Enjoyed by White Citizens
Whiteness is invisible in American law. The U.S. Constitution never mentions white people. Indeed, the entirety of constitutional and statutory law, at both the federal and state level, includes only two antidiscrimina-tion statutes that refer explicitly to white people. These Reconstruction- era statutes—42 U.S.C. § 1981 and § 1982—declare that all people shall have the “same right” regarding contracts and property as that “enjoyed by white citizens.”
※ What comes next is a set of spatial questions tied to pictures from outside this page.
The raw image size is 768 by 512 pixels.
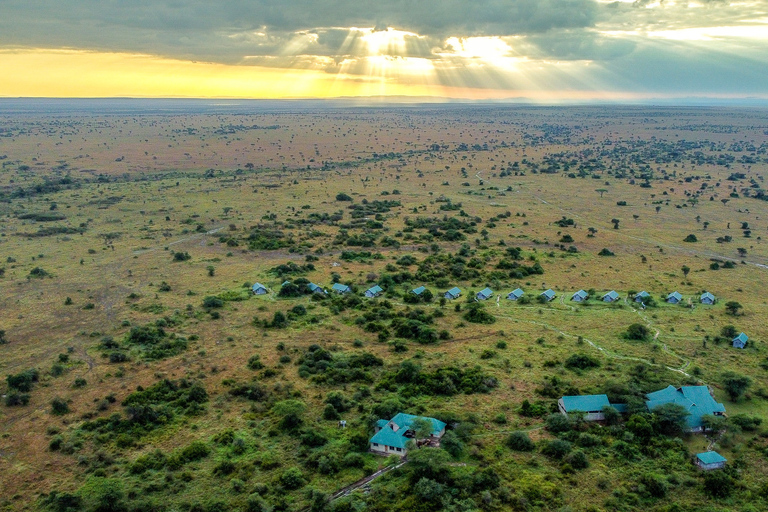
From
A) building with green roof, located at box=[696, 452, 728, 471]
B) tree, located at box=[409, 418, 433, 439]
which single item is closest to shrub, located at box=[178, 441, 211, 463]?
tree, located at box=[409, 418, 433, 439]

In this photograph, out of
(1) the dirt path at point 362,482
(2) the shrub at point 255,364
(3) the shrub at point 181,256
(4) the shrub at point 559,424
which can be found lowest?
(1) the dirt path at point 362,482

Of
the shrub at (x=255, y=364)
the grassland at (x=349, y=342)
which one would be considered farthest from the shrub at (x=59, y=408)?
the shrub at (x=255, y=364)

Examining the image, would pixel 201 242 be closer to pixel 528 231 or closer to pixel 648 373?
pixel 528 231

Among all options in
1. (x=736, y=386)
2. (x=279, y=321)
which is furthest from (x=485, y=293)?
(x=736, y=386)

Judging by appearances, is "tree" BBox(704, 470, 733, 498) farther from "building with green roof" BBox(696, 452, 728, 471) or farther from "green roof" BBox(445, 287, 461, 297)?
"green roof" BBox(445, 287, 461, 297)

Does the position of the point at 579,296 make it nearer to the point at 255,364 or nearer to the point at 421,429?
the point at 421,429

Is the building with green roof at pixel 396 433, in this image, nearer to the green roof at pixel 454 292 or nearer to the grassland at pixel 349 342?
the grassland at pixel 349 342
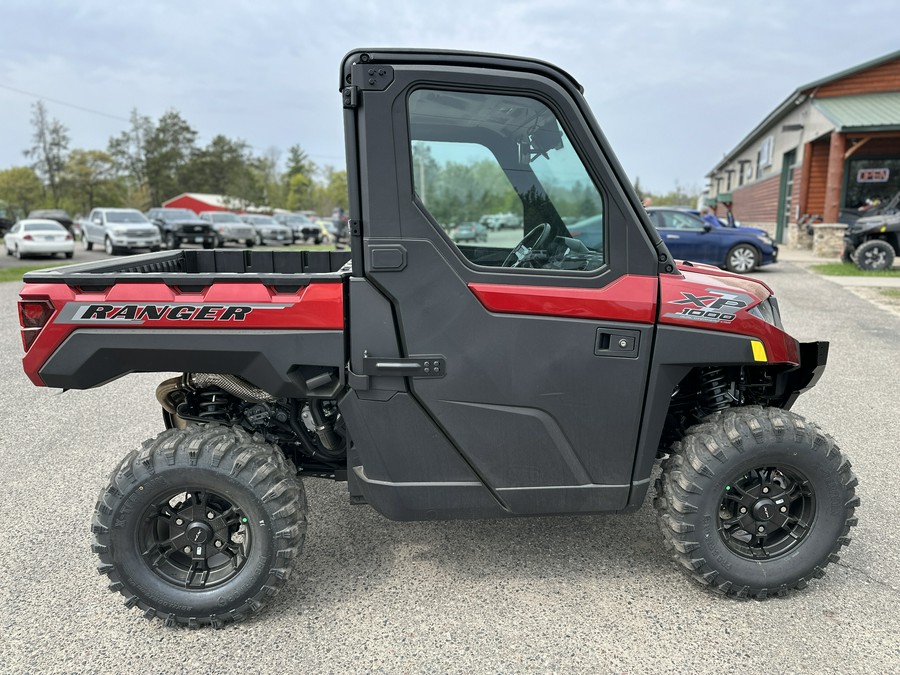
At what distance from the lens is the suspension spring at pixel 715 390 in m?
2.96

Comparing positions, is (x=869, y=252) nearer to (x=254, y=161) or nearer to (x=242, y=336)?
(x=242, y=336)

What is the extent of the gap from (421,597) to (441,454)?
28.2 inches

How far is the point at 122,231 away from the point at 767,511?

This Article argues that the unique visibility of whiteness in § 1981 and § 1982 presents an opportunity. The plain language of these statutes exposes whiteness and requires explicit analysis of the contract and property rights that white people enjoy. To remain faithful to the statutory text, courts must consider why white people serve as a statutory benchmark in the first place—a task that forces a reckoning with America’s long history of white supremacy. Further, courts must examine the nature of the contract and property rights that white people “enjoy”—a task that requires them to examine how these rights affirmatively provide pleasure and satisfaction.
The contract and property rights enjoyed by white and nonwhite people remain profoundly unequal, but § 1981 and § 1982 offer a powerful tool for reform. The two statutes provide not only an important avenue for litigation but also a valuable model for legislation and a catalyst for public discourse that openly examines whiteness and the benefits that it confers.